RECORDS SUPPLIED:
begin

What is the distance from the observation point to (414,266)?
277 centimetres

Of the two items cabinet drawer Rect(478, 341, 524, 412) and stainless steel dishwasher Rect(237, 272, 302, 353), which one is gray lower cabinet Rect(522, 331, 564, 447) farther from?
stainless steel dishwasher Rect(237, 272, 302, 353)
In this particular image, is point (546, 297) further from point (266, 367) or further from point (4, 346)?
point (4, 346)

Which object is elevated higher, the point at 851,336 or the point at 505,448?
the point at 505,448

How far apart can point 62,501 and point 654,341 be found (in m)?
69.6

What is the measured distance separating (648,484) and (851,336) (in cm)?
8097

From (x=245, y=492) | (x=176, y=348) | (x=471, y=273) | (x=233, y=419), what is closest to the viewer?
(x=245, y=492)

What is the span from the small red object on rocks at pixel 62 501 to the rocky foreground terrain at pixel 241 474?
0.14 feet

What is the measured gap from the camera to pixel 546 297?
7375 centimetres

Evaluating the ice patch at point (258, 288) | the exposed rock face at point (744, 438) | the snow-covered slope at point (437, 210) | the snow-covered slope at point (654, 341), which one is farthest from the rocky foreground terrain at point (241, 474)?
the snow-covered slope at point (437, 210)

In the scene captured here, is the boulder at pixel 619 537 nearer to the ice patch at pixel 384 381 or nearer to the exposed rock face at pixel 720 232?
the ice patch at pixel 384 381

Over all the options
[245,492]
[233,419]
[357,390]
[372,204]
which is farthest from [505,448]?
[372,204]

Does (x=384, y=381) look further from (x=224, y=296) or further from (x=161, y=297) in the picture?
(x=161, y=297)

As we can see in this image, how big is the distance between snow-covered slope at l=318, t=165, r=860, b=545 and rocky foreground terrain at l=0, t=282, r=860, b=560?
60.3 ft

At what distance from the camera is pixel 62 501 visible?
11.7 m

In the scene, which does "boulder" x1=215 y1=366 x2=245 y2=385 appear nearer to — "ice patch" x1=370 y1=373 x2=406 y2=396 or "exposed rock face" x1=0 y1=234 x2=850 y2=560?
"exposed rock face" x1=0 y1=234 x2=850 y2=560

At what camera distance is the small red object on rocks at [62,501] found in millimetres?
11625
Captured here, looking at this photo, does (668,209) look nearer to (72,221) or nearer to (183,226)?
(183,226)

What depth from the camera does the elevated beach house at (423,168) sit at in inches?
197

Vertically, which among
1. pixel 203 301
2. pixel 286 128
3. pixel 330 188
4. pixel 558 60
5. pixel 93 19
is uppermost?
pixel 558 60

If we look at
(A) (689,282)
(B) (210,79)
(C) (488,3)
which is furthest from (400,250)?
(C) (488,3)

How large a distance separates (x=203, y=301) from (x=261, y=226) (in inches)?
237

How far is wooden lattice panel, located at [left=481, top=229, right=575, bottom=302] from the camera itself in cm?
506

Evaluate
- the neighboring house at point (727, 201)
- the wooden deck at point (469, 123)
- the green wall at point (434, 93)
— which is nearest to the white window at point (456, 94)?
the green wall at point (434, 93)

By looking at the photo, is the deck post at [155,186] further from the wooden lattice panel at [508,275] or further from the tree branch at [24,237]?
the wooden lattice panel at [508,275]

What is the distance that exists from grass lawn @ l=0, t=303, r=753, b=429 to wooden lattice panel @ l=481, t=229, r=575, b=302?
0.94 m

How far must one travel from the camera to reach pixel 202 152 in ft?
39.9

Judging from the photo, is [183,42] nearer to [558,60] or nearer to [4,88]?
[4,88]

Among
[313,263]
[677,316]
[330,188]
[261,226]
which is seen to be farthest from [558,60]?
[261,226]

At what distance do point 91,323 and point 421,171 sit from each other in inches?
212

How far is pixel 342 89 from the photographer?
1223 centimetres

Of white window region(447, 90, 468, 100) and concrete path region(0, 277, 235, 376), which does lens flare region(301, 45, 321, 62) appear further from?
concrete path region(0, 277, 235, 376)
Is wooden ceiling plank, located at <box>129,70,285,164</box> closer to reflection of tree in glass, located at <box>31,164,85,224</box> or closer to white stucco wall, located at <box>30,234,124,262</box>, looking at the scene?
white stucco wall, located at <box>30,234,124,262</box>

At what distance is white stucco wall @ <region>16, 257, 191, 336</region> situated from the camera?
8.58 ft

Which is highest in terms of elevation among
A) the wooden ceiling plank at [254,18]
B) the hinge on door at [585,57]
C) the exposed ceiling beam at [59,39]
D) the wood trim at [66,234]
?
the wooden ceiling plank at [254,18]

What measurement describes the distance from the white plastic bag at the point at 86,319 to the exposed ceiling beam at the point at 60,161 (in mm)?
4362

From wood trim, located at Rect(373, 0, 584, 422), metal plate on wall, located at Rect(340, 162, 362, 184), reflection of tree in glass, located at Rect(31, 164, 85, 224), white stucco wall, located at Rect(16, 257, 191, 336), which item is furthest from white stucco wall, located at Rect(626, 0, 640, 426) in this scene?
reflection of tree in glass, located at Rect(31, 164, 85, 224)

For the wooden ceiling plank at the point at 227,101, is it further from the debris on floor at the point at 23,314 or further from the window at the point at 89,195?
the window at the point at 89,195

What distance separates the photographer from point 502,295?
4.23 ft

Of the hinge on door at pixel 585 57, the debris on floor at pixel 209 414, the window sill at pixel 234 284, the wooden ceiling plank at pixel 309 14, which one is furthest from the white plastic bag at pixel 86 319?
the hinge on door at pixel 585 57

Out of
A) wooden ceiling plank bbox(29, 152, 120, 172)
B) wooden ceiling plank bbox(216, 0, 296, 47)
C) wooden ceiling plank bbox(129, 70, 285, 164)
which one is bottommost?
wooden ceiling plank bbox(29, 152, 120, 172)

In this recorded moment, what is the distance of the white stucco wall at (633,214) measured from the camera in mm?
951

end

WRITTEN PROBLEM: Switch "photographer" to "viewer" throughout the items above and write them all out again with nothing else changed.

THE REPLY:
What is the distance from the observation point to (414,266)?
277 centimetres

Of the two items cabinet drawer Rect(478, 341, 524, 412) and stainless steel dishwasher Rect(237, 272, 302, 353), which one is gray lower cabinet Rect(522, 331, 564, 447) farther from?
stainless steel dishwasher Rect(237, 272, 302, 353)
In this particular image, is point (546, 297) further from point (266, 367) or further from point (4, 346)?
point (4, 346)

Which object is elevated higher, the point at 851,336 or the point at 505,448?
the point at 505,448

How far apart can point 62,501 and point 654,341 be found (in m)?
69.6

What is the measured distance separating (648,484) and (851,336) (in cm)?
8097

From (x=245, y=492) | (x=176, y=348) | (x=471, y=273) | (x=233, y=419), what is closest to the viewer?
(x=245, y=492)

What is the span from the small red object on rocks at pixel 62 501 to the rocky foreground terrain at pixel 241 474?
0.14 feet

What is the measured gap from the camera to pixel 546 297?
7375 centimetres

Evaluating the ice patch at point (258, 288) | the exposed rock face at point (744, 438) | the snow-covered slope at point (437, 210) | the snow-covered slope at point (654, 341), which one is farthest from the rocky foreground terrain at point (241, 474)?
the snow-covered slope at point (437, 210)

In the scene captured here, is the boulder at pixel 619 537 nearer to the ice patch at pixel 384 381 or nearer to the exposed rock face at pixel 720 232?
the ice patch at pixel 384 381

Over all the options
[245,492]
[233,419]
[357,390]
[372,204]
which is farthest from [505,448]?
[372,204]

Does (x=384, y=381) look further from (x=224, y=296) or further from (x=161, y=297) in the picture?
(x=161, y=297)

As we can see in this image, how big is the distance between snow-covered slope at l=318, t=165, r=860, b=545 and rocky foreground terrain at l=0, t=282, r=860, b=560?
60.3 ft

At what distance from the camera is pixel 62 501 visible?
11.7 m

In the scene, which does "boulder" x1=215 y1=366 x2=245 y2=385 appear nearer to — "ice patch" x1=370 y1=373 x2=406 y2=396 or "exposed rock face" x1=0 y1=234 x2=850 y2=560?
"exposed rock face" x1=0 y1=234 x2=850 y2=560

At what camera distance is the small red object on rocks at [62,501] found in millimetres?
11625
Captured here, looking at this photo, does (668,209) look nearer to (72,221) or nearer to (183,226)?
(183,226)

What depth from the camera does the elevated beach house at (423,168) sit at in inches?
197

Vertically, which among
1. pixel 203 301
2. pixel 286 128
3. pixel 330 188
4. pixel 558 60
5. pixel 93 19
is uppermost?
pixel 558 60

If we look at
(A) (689,282)
(B) (210,79)
(C) (488,3)
which is furthest from (400,250)?
(C) (488,3)

How large a distance separates (x=203, y=301) from (x=261, y=226) (in inches)?
237

How far is wooden lattice panel, located at [left=481, top=229, right=575, bottom=302] from the camera itself in cm?
506

Evaluate
- the neighboring house at point (727, 201)
- the wooden deck at point (469, 123)
- the green wall at point (434, 93)
— which is nearest to the white window at point (456, 94)?
the green wall at point (434, 93)

By looking at the photo, is the deck post at [155,186] further from the wooden lattice panel at [508,275] or further from the tree branch at [24,237]?
the wooden lattice panel at [508,275]

What is the distance that exists from grass lawn @ l=0, t=303, r=753, b=429 to wooden lattice panel @ l=481, t=229, r=575, b=302?
0.94 m

How far must one travel from the camera to reach pixel 202 152 in ft?
39.9

Judging from the photo, is [183,42] nearer to [558,60] or nearer to [4,88]?
[4,88]

Among
[313,263]
[677,316]
[330,188]
[261,226]
which is seen to be farthest from [558,60]?
[261,226]

At what distance do point 91,323 and point 421,171 sit from each other in inches?
212

How far is pixel 342 89 from the viewer?
1223 centimetres

Of white window region(447, 90, 468, 100) and concrete path region(0, 277, 235, 376), which does lens flare region(301, 45, 321, 62) appear further from?
concrete path region(0, 277, 235, 376)
Is wooden ceiling plank, located at <box>129,70,285,164</box> closer to reflection of tree in glass, located at <box>31,164,85,224</box> or closer to white stucco wall, located at <box>30,234,124,262</box>, looking at the scene?
white stucco wall, located at <box>30,234,124,262</box>

At what distance is white stucco wall @ <region>16, 257, 191, 336</region> situated from the camera?
8.58 ft

Which is highest in terms of elevation among
A) the wooden ceiling plank at [254,18]
B) the hinge on door at [585,57]
C) the exposed ceiling beam at [59,39]
D) the wood trim at [66,234]
?
the wooden ceiling plank at [254,18]

What measurement describes the distance from the white plastic bag at the point at 86,319 to the exposed ceiling beam at the point at 60,161 (in mm)?
4362

From wood trim, located at Rect(373, 0, 584, 422), metal plate on wall, located at Rect(340, 162, 362, 184), reflection of tree in glass, located at Rect(31, 164, 85, 224), white stucco wall, located at Rect(16, 257, 191, 336), which item is furthest from white stucco wall, located at Rect(626, 0, 640, 426) in this scene?
reflection of tree in glass, located at Rect(31, 164, 85, 224)

For the wooden ceiling plank at the point at 227,101, is it further from the debris on floor at the point at 23,314 or further from the window at the point at 89,195?
the window at the point at 89,195

What distance separates the viewer from point 502,295?
4.23 ft

Of the hinge on door at pixel 585 57, the debris on floor at pixel 209 414, the window sill at pixel 234 284, the wooden ceiling plank at pixel 309 14, which one is furthest from the white plastic bag at pixel 86 319?
the hinge on door at pixel 585 57

Out of
A) wooden ceiling plank bbox(29, 152, 120, 172)
B) wooden ceiling plank bbox(216, 0, 296, 47)
C) wooden ceiling plank bbox(129, 70, 285, 164)
which one is bottommost?
wooden ceiling plank bbox(29, 152, 120, 172)

In this recorded moment, what is the distance of the white stucco wall at (633,214) measured from the camera in mm?
951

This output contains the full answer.